> Directions:
Copy nothing before the line containing "common name: new zealand robin". Reproduce that line and all that follow, exactly, through the end of the records.

Stored data:

+-------+

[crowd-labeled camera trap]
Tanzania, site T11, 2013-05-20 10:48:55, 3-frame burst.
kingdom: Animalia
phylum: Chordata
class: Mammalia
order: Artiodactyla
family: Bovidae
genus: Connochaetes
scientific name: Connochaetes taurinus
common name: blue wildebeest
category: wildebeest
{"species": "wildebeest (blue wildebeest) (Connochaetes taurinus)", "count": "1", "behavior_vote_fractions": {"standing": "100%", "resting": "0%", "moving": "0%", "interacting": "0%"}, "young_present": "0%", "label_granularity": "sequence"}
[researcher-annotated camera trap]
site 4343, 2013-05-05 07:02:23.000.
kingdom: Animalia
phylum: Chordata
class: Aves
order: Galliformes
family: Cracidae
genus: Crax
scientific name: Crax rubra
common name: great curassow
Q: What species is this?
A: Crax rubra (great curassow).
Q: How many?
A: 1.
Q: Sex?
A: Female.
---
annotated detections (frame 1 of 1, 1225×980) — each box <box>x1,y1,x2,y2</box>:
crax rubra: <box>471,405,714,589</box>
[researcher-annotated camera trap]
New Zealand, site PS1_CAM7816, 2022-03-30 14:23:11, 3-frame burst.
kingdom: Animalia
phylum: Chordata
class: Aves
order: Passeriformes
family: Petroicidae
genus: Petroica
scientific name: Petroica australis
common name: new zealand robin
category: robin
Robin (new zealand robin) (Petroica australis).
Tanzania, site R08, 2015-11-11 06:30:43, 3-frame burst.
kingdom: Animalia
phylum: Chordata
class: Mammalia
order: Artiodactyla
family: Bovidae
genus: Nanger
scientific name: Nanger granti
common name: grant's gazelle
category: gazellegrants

+-------+

> Task result:
common name: new zealand robin
category: robin
Robin (new zealand robin) (Petroica australis).
Tanzania, site R08, 2015-11-11 06:30:43, 3-frame burst.
kingdom: Animalia
phylum: Chordata
class: Mammalia
order: Artiodactyla
family: Bovidae
genus: Nanger
scientific name: Nanger granti
common name: grant's gazelle
category: gazellegrants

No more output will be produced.